**THE RECORDS**.
———

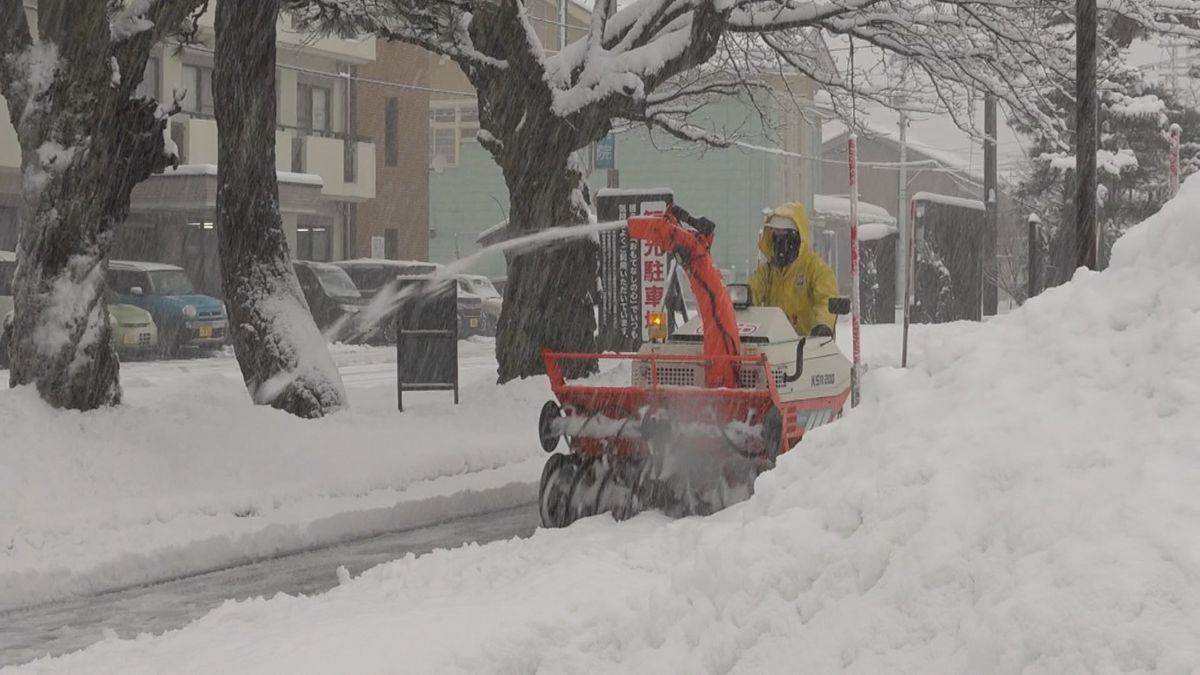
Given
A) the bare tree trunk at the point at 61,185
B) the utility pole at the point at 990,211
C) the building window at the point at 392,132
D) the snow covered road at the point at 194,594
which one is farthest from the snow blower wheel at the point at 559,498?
the building window at the point at 392,132

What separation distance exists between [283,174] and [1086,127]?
2849cm

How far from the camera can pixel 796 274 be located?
1050 centimetres

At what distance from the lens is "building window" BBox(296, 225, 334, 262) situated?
45000mm

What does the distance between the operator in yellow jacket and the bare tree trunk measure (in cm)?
549

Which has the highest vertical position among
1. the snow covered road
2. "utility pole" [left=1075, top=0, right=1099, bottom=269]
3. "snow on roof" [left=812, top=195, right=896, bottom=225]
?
"snow on roof" [left=812, top=195, right=896, bottom=225]

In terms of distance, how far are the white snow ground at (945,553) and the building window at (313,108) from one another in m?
38.6

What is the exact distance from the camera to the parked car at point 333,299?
33562mm

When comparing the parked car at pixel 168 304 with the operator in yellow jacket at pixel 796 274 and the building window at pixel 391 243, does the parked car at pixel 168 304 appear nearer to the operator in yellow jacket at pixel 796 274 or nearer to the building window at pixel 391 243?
the building window at pixel 391 243

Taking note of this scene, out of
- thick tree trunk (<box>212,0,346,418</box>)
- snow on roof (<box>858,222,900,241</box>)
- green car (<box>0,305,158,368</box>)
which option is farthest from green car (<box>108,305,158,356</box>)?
thick tree trunk (<box>212,0,346,418</box>)

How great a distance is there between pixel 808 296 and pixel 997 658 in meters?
6.47

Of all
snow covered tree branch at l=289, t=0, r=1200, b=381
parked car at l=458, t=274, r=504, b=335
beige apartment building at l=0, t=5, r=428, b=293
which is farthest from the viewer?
parked car at l=458, t=274, r=504, b=335

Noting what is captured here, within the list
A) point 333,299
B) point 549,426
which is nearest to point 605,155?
point 333,299

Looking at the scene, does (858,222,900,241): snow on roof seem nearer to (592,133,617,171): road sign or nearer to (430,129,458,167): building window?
(592,133,617,171): road sign

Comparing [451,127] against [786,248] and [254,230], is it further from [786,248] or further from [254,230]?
[786,248]
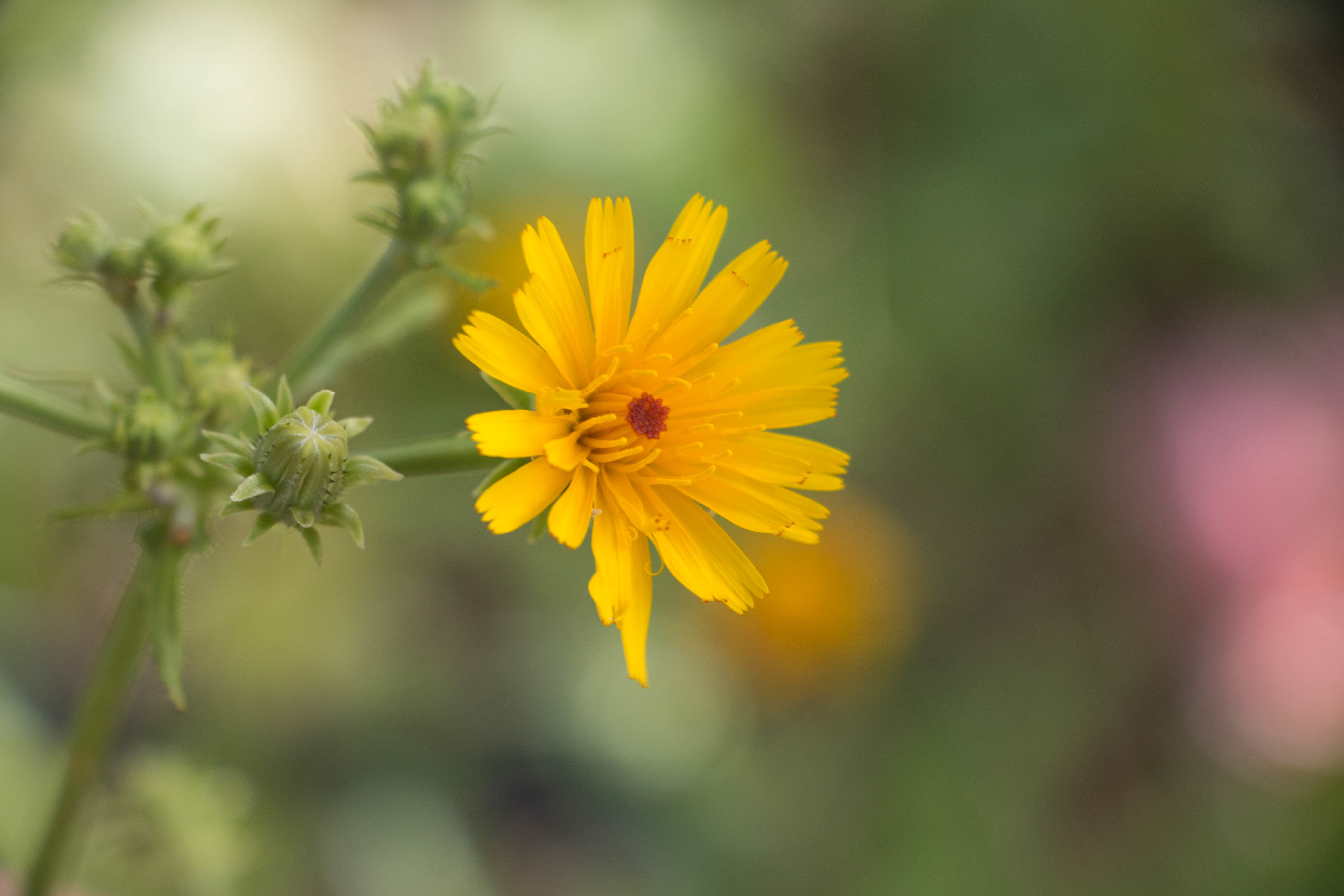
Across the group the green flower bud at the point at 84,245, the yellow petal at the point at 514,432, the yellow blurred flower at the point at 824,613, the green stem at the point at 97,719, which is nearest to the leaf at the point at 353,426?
the yellow petal at the point at 514,432

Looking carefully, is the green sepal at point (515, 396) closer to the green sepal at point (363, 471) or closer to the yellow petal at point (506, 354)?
the yellow petal at point (506, 354)

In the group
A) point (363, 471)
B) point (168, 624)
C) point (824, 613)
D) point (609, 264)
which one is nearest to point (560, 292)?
point (609, 264)

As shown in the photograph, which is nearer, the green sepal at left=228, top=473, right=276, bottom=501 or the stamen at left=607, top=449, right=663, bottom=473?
the green sepal at left=228, top=473, right=276, bottom=501

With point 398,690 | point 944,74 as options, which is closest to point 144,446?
point 398,690

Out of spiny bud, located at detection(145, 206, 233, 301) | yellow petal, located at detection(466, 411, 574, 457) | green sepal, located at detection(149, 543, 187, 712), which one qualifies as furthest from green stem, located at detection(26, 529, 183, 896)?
yellow petal, located at detection(466, 411, 574, 457)

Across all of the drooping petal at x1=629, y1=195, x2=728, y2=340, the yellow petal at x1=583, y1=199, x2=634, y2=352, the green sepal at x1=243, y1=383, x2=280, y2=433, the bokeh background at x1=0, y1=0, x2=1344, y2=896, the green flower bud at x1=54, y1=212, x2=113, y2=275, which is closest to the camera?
the green sepal at x1=243, y1=383, x2=280, y2=433

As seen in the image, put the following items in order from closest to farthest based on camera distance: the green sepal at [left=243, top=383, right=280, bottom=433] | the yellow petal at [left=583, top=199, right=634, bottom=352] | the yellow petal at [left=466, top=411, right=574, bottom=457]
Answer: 1. the yellow petal at [left=466, top=411, right=574, bottom=457]
2. the green sepal at [left=243, top=383, right=280, bottom=433]
3. the yellow petal at [left=583, top=199, right=634, bottom=352]

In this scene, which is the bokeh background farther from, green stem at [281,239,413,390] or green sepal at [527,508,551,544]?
green sepal at [527,508,551,544]
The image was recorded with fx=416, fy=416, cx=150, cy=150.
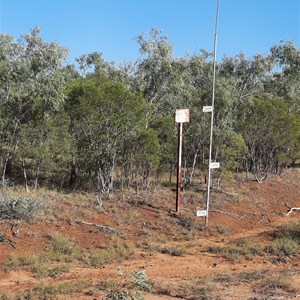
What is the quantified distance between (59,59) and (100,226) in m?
6.76

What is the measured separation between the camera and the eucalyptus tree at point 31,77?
50.8 feet

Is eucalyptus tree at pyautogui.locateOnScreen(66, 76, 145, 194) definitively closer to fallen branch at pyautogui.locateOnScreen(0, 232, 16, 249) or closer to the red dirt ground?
the red dirt ground

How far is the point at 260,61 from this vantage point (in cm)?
2936

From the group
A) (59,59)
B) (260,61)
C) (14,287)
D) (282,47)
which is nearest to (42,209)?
(14,287)

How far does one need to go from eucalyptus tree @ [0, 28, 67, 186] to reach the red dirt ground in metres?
3.60

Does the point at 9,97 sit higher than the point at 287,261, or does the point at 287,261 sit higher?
the point at 9,97

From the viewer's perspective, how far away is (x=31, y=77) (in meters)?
15.8

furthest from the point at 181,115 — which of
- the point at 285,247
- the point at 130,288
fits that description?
the point at 130,288

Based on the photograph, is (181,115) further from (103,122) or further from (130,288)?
(130,288)

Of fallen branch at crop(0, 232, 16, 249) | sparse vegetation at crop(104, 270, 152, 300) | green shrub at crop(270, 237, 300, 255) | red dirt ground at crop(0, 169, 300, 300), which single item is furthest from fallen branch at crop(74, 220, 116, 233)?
green shrub at crop(270, 237, 300, 255)

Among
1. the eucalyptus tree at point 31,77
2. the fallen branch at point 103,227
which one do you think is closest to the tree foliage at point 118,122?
the eucalyptus tree at point 31,77

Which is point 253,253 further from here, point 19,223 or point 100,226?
point 19,223

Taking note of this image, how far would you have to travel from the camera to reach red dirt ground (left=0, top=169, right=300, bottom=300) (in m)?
7.88

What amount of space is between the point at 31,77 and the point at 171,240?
820cm
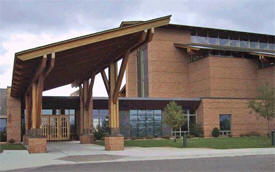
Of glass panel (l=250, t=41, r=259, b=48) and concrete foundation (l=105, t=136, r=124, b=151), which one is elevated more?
glass panel (l=250, t=41, r=259, b=48)

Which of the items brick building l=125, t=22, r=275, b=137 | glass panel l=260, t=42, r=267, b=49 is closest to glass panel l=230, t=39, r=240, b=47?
brick building l=125, t=22, r=275, b=137

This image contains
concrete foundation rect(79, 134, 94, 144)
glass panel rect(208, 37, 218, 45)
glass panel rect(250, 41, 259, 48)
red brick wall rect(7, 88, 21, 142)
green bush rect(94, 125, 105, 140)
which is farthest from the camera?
glass panel rect(250, 41, 259, 48)

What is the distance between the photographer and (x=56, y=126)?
113 feet

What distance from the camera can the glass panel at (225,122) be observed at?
37094mm

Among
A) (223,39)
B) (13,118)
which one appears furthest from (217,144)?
(223,39)

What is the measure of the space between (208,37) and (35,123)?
3194 cm

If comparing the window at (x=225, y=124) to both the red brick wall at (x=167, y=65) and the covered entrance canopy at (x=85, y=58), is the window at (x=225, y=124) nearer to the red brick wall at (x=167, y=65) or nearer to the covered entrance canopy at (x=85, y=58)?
the red brick wall at (x=167, y=65)

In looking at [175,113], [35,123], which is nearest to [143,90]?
[175,113]

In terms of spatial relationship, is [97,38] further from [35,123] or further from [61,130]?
[61,130]

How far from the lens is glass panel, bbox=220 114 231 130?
1460 inches

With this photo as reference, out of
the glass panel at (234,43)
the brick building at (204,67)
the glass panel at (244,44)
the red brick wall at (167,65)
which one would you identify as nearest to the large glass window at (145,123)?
the brick building at (204,67)

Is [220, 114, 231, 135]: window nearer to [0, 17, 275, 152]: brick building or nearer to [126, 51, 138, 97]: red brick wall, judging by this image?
[0, 17, 275, 152]: brick building

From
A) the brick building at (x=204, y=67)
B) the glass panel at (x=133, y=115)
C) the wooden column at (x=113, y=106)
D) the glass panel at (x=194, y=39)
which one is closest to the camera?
the wooden column at (x=113, y=106)

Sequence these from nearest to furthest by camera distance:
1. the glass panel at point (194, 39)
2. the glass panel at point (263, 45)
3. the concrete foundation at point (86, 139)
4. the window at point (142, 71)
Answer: the concrete foundation at point (86, 139), the window at point (142, 71), the glass panel at point (194, 39), the glass panel at point (263, 45)
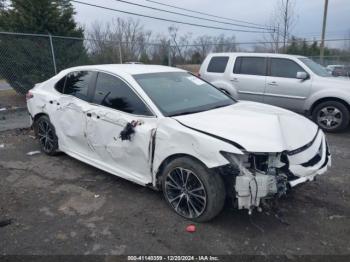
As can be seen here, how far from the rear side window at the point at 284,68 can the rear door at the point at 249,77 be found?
0.79 feet

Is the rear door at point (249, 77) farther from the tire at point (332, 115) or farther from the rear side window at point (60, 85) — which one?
the rear side window at point (60, 85)

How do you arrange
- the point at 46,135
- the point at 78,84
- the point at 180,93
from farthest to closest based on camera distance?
1. the point at 46,135
2. the point at 78,84
3. the point at 180,93

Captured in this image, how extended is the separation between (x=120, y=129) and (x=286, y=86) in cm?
523

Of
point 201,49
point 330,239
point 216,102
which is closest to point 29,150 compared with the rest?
point 216,102

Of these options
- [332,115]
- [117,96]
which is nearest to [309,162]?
[117,96]

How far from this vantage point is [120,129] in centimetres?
391

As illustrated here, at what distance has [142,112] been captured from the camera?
377 centimetres

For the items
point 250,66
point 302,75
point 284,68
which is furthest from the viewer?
Result: point 250,66

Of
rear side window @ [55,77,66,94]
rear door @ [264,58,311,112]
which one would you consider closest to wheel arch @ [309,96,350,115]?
rear door @ [264,58,311,112]

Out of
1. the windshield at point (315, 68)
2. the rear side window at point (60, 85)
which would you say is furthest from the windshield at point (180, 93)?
the windshield at point (315, 68)

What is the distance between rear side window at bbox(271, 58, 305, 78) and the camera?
768cm

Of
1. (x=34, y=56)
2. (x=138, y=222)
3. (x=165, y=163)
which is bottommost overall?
(x=138, y=222)

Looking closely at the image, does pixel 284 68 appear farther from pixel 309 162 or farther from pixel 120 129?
pixel 120 129

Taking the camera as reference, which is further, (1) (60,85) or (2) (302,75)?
(2) (302,75)
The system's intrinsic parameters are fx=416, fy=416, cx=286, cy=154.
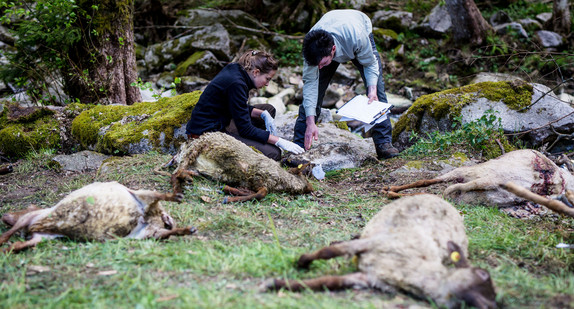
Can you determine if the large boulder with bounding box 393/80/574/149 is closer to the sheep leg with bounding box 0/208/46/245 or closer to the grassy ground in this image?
the grassy ground

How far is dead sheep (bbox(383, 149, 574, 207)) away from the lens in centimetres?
370

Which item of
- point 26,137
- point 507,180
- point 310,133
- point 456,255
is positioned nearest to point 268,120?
point 310,133

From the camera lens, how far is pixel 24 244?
2.44m

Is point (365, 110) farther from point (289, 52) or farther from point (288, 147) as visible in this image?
point (289, 52)

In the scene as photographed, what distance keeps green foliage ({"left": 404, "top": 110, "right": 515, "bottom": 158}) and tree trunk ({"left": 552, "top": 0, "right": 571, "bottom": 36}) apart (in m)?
8.11

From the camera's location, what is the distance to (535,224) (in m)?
3.42

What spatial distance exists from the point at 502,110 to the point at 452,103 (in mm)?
686

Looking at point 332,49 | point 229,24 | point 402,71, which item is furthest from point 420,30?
point 332,49

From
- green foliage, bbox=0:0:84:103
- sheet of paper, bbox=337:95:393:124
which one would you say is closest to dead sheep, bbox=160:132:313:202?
sheet of paper, bbox=337:95:393:124

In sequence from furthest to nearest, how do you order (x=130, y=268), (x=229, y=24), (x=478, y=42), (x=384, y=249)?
(x=229, y=24) → (x=478, y=42) → (x=130, y=268) → (x=384, y=249)

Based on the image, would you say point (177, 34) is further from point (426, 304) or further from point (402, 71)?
point (426, 304)

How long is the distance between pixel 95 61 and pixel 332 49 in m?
4.06

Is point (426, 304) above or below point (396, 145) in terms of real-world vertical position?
above

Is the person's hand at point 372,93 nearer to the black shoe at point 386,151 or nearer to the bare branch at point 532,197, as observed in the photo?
the black shoe at point 386,151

———

**EXERCISE DESCRIPTION**. Format the lines above, starting at the one containing "Is the rear" and ending at the one containing "Result: point 250,66", as a Markdown table with the columns Row and Line. Include both end lines and skip blank lines.

**ANSWER**.
| Row | Line |
|---|---|
| 1 | Is the rear door at point (249, 77) farther from the tire at point (332, 115) or farther from the rear side window at point (60, 85) — which one? |
| 2 | the rear side window at point (60, 85) |
| 3 | How do you arrange |
| 4 | - the point at 46,135 |
| 5 | - the point at 78,84 |
| 6 | - the point at 180,93 |
| 7 | from farthest to closest based on camera distance? |
| 8 | 1. the point at 46,135 |
| 9 | 2. the point at 78,84 |
| 10 | 3. the point at 180,93 |
| 11 | Captured in this image, how extended is the separation between (x=120, y=129) and (x=286, y=86) in cm? |
| 12 | 523 |
| 13 | Of |
| 14 | point 201,49 |
| 15 | point 330,239 |
| 16 | point 216,102 |
| 17 | which is closest to point 29,150 compared with the rest? |
| 18 | point 216,102 |
| 19 | Of these options |
| 20 | - [332,115] |
| 21 | - [117,96] |
| 22 | which is nearest to [309,162]? |
| 23 | [117,96] |
| 24 | How far from this vantage point is [120,129] in centimetres? |
| 25 | 391 |
| 26 | As illustrated here, at what distance has [142,112] been captured from the camera? |
| 27 | 377 centimetres |
| 28 | For the items |
| 29 | point 250,66 |
| 30 | point 302,75 |
| 31 | point 284,68 |
| 32 | which is furthest from the viewer? |
| 33 | Result: point 250,66 |